◆ SUPPLIED RECORDS ◆
================================

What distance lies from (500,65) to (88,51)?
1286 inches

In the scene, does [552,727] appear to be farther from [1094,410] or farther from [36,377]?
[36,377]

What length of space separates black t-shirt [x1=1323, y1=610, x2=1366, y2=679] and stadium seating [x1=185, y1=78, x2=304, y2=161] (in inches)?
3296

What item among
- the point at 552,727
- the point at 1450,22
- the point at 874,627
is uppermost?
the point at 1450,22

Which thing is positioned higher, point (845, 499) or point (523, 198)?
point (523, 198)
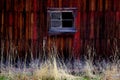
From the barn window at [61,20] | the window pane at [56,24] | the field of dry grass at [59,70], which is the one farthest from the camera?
the window pane at [56,24]

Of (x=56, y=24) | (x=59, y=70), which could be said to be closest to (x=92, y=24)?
(x=56, y=24)

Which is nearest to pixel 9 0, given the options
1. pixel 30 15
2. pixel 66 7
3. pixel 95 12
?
pixel 30 15

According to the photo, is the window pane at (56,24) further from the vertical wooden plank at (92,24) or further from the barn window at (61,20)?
the vertical wooden plank at (92,24)

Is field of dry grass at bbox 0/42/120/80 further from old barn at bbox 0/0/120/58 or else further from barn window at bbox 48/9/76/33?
barn window at bbox 48/9/76/33

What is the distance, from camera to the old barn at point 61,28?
43.3ft

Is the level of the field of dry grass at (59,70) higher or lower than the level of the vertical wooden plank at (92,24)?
lower

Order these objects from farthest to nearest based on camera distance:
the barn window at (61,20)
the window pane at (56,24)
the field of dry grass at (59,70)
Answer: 1. the window pane at (56,24)
2. the barn window at (61,20)
3. the field of dry grass at (59,70)

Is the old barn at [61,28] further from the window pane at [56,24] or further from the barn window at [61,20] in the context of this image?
the window pane at [56,24]

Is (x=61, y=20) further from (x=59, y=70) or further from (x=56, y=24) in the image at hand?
(x=59, y=70)

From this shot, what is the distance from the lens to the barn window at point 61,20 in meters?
13.2

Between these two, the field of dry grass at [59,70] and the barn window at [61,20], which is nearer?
the field of dry grass at [59,70]

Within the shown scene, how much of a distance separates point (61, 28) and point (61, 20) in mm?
285

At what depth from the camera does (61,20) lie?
13273mm

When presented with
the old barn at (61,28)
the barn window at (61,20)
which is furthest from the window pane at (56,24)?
the old barn at (61,28)
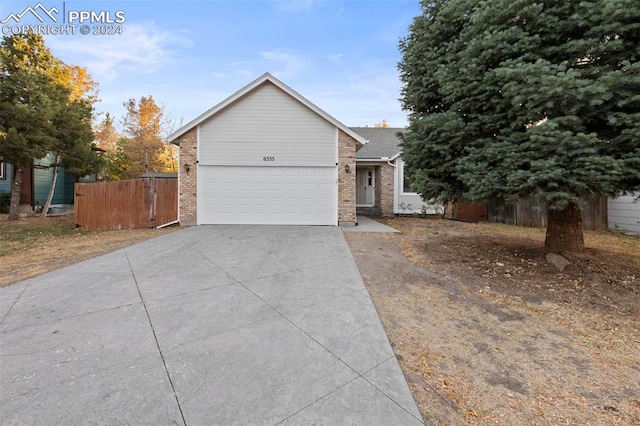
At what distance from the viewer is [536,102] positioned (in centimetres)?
470

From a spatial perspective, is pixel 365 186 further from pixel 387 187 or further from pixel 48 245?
pixel 48 245

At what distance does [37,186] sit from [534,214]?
82.3ft

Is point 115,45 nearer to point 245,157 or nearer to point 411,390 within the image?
point 245,157

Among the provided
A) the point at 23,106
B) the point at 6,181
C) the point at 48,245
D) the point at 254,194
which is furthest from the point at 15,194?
the point at 254,194

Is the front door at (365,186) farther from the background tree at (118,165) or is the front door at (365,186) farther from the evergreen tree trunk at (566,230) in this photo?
the background tree at (118,165)

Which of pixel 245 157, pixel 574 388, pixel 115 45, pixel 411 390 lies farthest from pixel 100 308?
pixel 115 45

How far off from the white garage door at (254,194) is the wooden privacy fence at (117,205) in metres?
1.70

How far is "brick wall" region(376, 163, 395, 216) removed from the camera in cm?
1591

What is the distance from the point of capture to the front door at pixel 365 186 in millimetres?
17609

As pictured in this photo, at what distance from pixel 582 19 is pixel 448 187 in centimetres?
330

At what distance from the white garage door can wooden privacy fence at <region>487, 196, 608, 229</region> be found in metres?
6.92

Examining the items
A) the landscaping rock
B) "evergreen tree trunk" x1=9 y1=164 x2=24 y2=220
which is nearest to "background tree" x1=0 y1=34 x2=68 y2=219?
"evergreen tree trunk" x1=9 y1=164 x2=24 y2=220

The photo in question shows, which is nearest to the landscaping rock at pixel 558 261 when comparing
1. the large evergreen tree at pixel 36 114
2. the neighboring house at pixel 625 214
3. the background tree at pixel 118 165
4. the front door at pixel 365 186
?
the neighboring house at pixel 625 214

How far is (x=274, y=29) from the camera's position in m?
11.8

================================

◆ WRITTEN PROBLEM ◆
Pictures excluded, quote all the data above exactly.

◆ TASK RESPONSE ◆
What distance lies from (500,65) to (88,51)?
1286 inches

In the scene, does [552,727] appear to be farther from [1094,410] or farther from [36,377]?
[36,377]

What length of space separates black t-shirt [x1=1323, y1=610, x2=1366, y2=679] and stadium seating [x1=185, y1=78, x2=304, y2=161] (in inches)?
3296

What item among
- the point at 552,727
- the point at 1450,22
- the point at 874,627
is uppermost?
the point at 1450,22

Which thing is positioned higher, point (845, 499) or point (523, 198)?
point (523, 198)
From the barn window at [61,20] | the window pane at [56,24] | the field of dry grass at [59,70], which is the one farthest from the camera?
the window pane at [56,24]

Of (x=56, y=24) | (x=59, y=70), which could be said to be closest to (x=92, y=24)?
(x=56, y=24)

Which is nearest to pixel 9 0, given the options
1. pixel 30 15
2. pixel 66 7
3. pixel 95 12
?
pixel 30 15

According to the photo, is the window pane at (56,24) further from the vertical wooden plank at (92,24) or further from the barn window at (61,20)?
the vertical wooden plank at (92,24)

Is field of dry grass at bbox 0/42/120/80 further from old barn at bbox 0/0/120/58 or else further from barn window at bbox 48/9/76/33?
barn window at bbox 48/9/76/33

What is the distance, from camera to the old barn at point 61,28?
43.3ft

Is the level of the field of dry grass at (59,70) higher or lower than the level of the vertical wooden plank at (92,24)?
lower

Order these objects from farthest to nearest based on camera distance:
the barn window at (61,20)
the window pane at (56,24)
the field of dry grass at (59,70)
Answer: 1. the window pane at (56,24)
2. the barn window at (61,20)
3. the field of dry grass at (59,70)

Is the old barn at [61,28] further from the window pane at [56,24] or further from the barn window at [61,20] in the context of this image?
the window pane at [56,24]

Is (x=61, y=20) further from (x=59, y=70) or further from (x=56, y=24) in the image at hand?
(x=59, y=70)

From this shot, what is the distance from the lens to the barn window at point 61,20 in meters?
13.2

Between these two, the field of dry grass at [59,70] and the barn window at [61,20], which is nearer?
the field of dry grass at [59,70]

Within the shown scene, how much of a distance separates point (61, 28) and point (61, 20) in mm?
285

At what depth from the camera does (61,20) lie?
13273mm

When presented with
the old barn at (61,28)
the barn window at (61,20)
which is furthest from the window pane at (56,24)?
the old barn at (61,28)
At what distance from the viewer is [536,102] positioned (in centimetres)?
470

From a spatial perspective, is pixel 365 186 further from pixel 387 187 or further from pixel 48 245?
pixel 48 245

At what distance does [37,186] sit from [534,214]?
82.3ft

Is point 115,45 nearer to point 245,157 or nearer to point 411,390 within the image?
point 245,157

Among the provided
A) the point at 23,106
B) the point at 6,181
C) the point at 48,245
D) the point at 254,194
which is furthest from the point at 15,194?
the point at 254,194

Is the front door at (365,186) farther from the background tree at (118,165) or is the front door at (365,186) farther from the evergreen tree trunk at (566,230) in this photo?
the background tree at (118,165)

Which of pixel 245 157, pixel 574 388, pixel 115 45, pixel 411 390 lies farthest from pixel 100 308?
pixel 115 45

How far off from the white garage door at (254,194) is the wooden privacy fence at (117,205) in metres?
1.70

How far is "brick wall" region(376, 163, 395, 216) removed from the camera in cm?
1591

What is the distance from the point of capture to the front door at pixel 365 186 in millimetres?
17609

As pictured in this photo, at what distance from pixel 582 19 is pixel 448 187 in centimetres?
330

At what distance from the white garage door can wooden privacy fence at <region>487, 196, 608, 229</region> be found in metres?
6.92

Examining the items
A) the landscaping rock
B) "evergreen tree trunk" x1=9 y1=164 x2=24 y2=220
which is nearest to "background tree" x1=0 y1=34 x2=68 y2=219?
"evergreen tree trunk" x1=9 y1=164 x2=24 y2=220

The photo in question shows, which is nearest to the landscaping rock at pixel 558 261 when comparing
1. the large evergreen tree at pixel 36 114
2. the neighboring house at pixel 625 214
3. the background tree at pixel 118 165
4. the front door at pixel 365 186
?
the neighboring house at pixel 625 214

How far is (x=274, y=29) from the camera's position in m?
11.8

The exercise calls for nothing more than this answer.